BACKGROUND: Dried blood spots (DBS) have been utilized as a blood plasma alternative for therapeutic drug monitoring and pharmacologic analysis. There are analytical and physiochemical considerations in bridging drug concentrations from plasma to DBS. Recently, the long-acting antiretroviral cabotegravir (CAB) has been approved for HIV prevention, and a co-packaged regimen of long-acting CAB and rilpivirine (RPV) has been approved for HIV treatment. Measurement of these drugs in blood collected as DBS may offer increased capacity and flexibility in translational applications. METHODS: Whole blood was spiked with CAB and RPV and spotted on DBS cards. Following extraction and addition of isotopically labeled internal standards, samples were subjected to liquid chromatographic-tandem mass spectrometric (LC-MS/MS) analysis. The method was validated according to regulatory recommendations, and the assay was evaluated in remnant samples from an HIV prevention trial in which paired DBS and plasma samples were collected. RESULTS: DBS CAB and RPV concentrations were linear from 25 to 20,000 ng/mL and 2-2500 ng/mL, respectively. Precision, accuracy, and matrix effect results were acceptable. DBS RPV demonstrated stability under all tested conditions; DBS CAB showed mean biases of - 23.5% when stored at room temperature for 36 days, and - 18.0% at 40 °C and 100% humidity for two days. DBS measurements for CAB and RPV were an average 54.0% and 14.1% lower, respectively, as compared to paired plasma samples.

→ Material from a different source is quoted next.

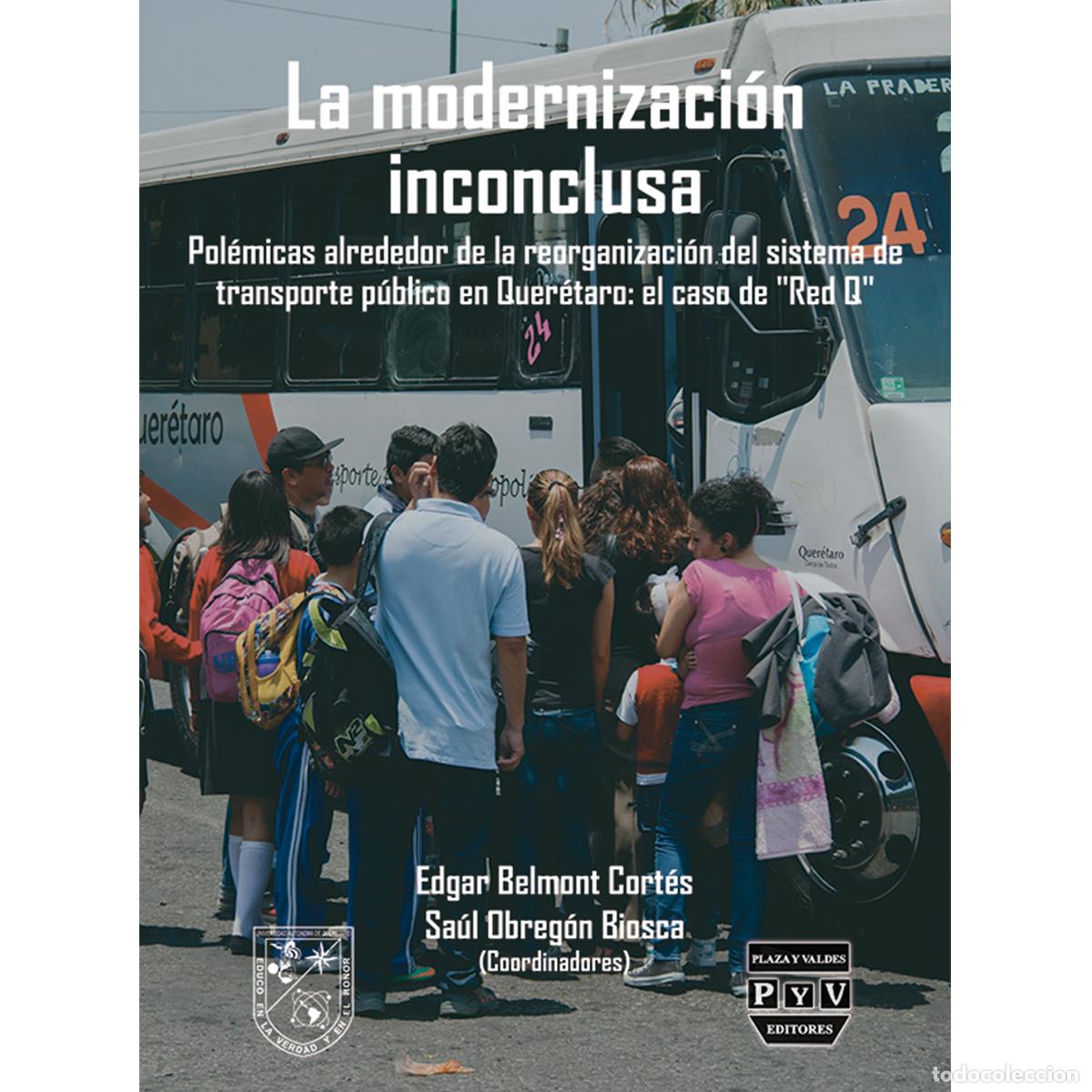 Libri: La modernizaci&oacute;n inconclusa - Pol&eacute;micas alrededor de la reorganizaci&oacute;n del sistema de transporte p&uacute;b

Derived conversion factors of 1.79 and 1.16 were applied to DBS CAB and RPV measurements, respectively, to estimate plasma concentrations. Estimated plasma CAB and RPV concentrations showed mean biases of 2.2% and 0.6%, respectively. In a CAB clinical trial, application of the conversion factor resulted in agreement between estimated plasma CAB concentrations from DBS and plasma CAB concentrations (y = 1.08x - 79.2, r = 0.932; mean bias of -3.2%; 95% CI: -48.2% to 41.9%). CONCLUSIONS: We developed and validated a novel LC-MS/MS assay for the quantification of CAB and RPV from DBS, and identified conversion factors to estimate plasma concentrations from spotted blood.